# Roll Stop advice needed



## jj9ball (Jan 19, 2020)

Any of you out there that make custom fountain pens from scratch I need your help.  Can you tell me what you use for roll stops?  Do you just get small rounds of silver or stainless?  Do you turn them down on the metal lathe?   Anybody who can share their process will help me out a bunch.  I have writers block for penmakers .  Thanks in advance for any advice you have.


----------



## Dale Lynch (Jan 19, 2020)

Does it have to be metal?You could turn a little bead with a stem from the same material as the body.drill a little hole in the cap for the stem and glue it in.


----------



## More4dan (Jan 19, 2020)

I’ve seen stud earrings used for this purpose. 
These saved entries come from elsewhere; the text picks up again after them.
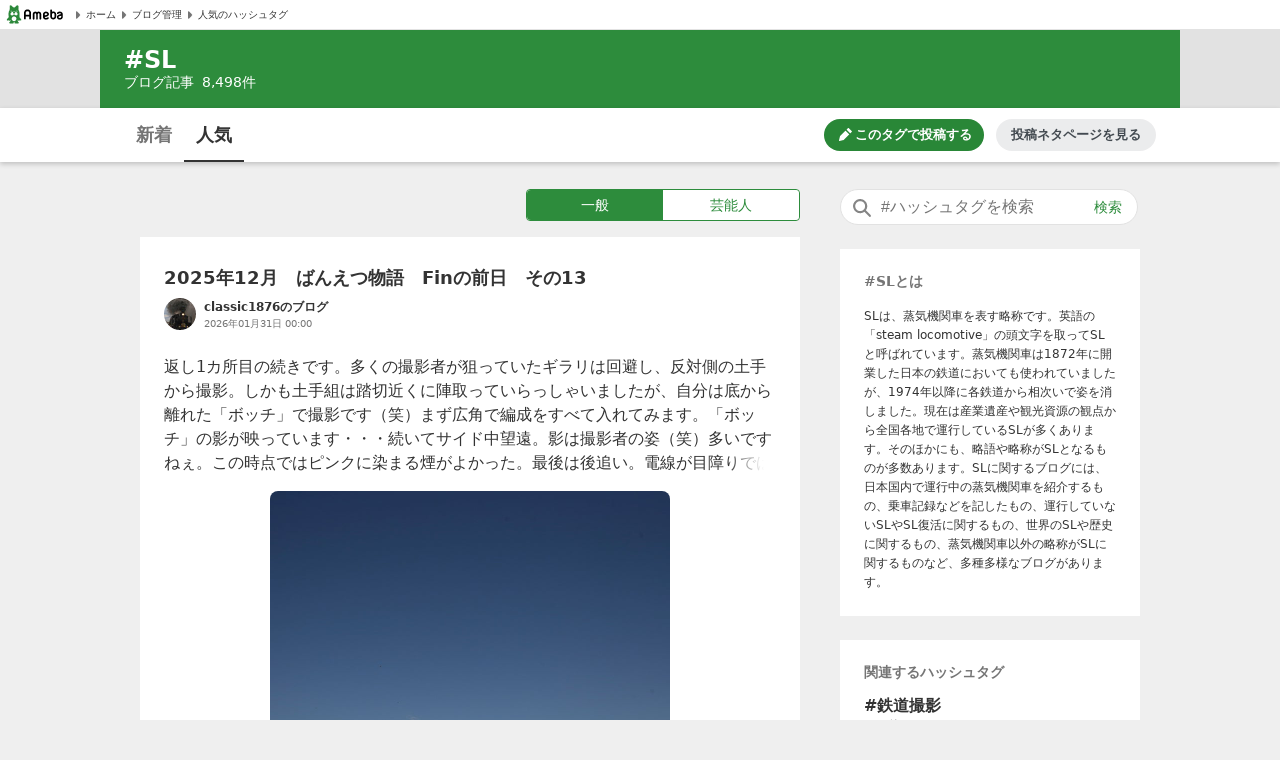

--- FILE ---
content_type: text/html; charset=utf-8
request_url: https://www.google.com/recaptcha/api2/aframe
body_size: 267
content:
<!DOCTYPE HTML><html><head><meta http-equiv="content-type" content="text/html; charset=UTF-8"></head><body><script nonce="MRK7IooFVwEqRvptx9-sxQ">/** Anti-fraud and anti-abuse applications only. See google.com/recaptcha */ try{var clients={'sodar':'https://pagead2.googlesyndication.com/pagead/sodar?'};window.addEventListener("message",function(a){try{if(a.source===window.parent){var b=JSON.parse(a.data);var c=clients[b['id']];if(c){var d=document.createElement('img');d.src=c+b['params']+'&rc='+(localStorage.getItem("rc::a")?sessionStorage.getItem("rc::b"):"");window.document.body.appendChild(d);sessionStorage.setItem("rc::e",parseInt(sessionStorage.getItem("rc::e")||0)+1);localStorage.setItem("rc::h",'1769904948796');}}}catch(b){}});window.parent.postMessage("_grecaptcha_ready", "*");}catch(b){}</script></body></html>

--- FILE ---
content_type: application/javascript; charset=utf-8
request_url: https://fundingchoicesmessages.google.com/f/AGSKWxX4MTEnRB8vvJ3WpVCu0vFfrfO0ISQM26Ia2kIpjhQrFU5OdEJ9cCoUghq_3CYkHwN9SzBQg95eHF7OSAko4k8aYHwCu9q8caHCovBoB6h6OJYjkr6ELUjh6eHcJFMwJNstl--vaTPc-VEChvrtWlPTjiuw2KyCX-DITBvhtGc8oq0kl_hX7hCGzytU/_/index-ad-/cwggoogleadshow./ad-sprite..net/ads-/bnr_ad_
body_size: -1286
content:
window['138df185-0850-4beb-9d39-1b304a90d1e4'] = true;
Sent from my iPhone using Penturners.org mobile app


----------



## darrin1200 (Jan 20, 2020)

jj9ball said:


> Any of you out there that make custom fountain pens from scratch I need your help.  Can you tell me what you use for roll stops?  Do you just get small rounds of silver or stainless?  Do you turn them down on the metal lathe?   Anybody who can share their process will help me out a bunch.  I have writers block for penmakers .  Thanks in advance for any advice you have.




There are a number of makers, that us sterling silver pendants and jewellery pieces as rollstops. Try to get solid silver, that way if you have to remove anything, such as a loop for a necklace chain, you can buff it out easily. I used a tree of life pendant. The one mistake I made with this one, is that the taper of the pen was a little to much, and the roll stop just barely worked.


----------



## 1shootist (Jan 20, 2020)

If you want something small. Shotgun front site beads can be used.  many different varieties of size of bead in brass, stainless, glass etc. Skirted or non skirted. Post threaded or not.


----------



## More4dan (Jan 20, 2020)

I’ve even just used a small gold plated button head Torx screw.  Looked great on an all aluminum pen. 


Sent from my iPad using Penturners.org mobile app


----------



## duncsuss (Jan 20, 2020)

Yes - pearl ear studs work, serpent rings, semi-precious gemstones ... all the way through to custom-made parts that wrap around the cap.


----------



## Carl Pepka (Feb 15, 2020)

I make my own from sheet and wire silver. The investment isnt all that much and it's really pretty easy.


----------



## 1shootist (Feb 16, 2020)

Jeez !!
I know we're talking about rollstops here but those pens !!!

Those look great !!


----------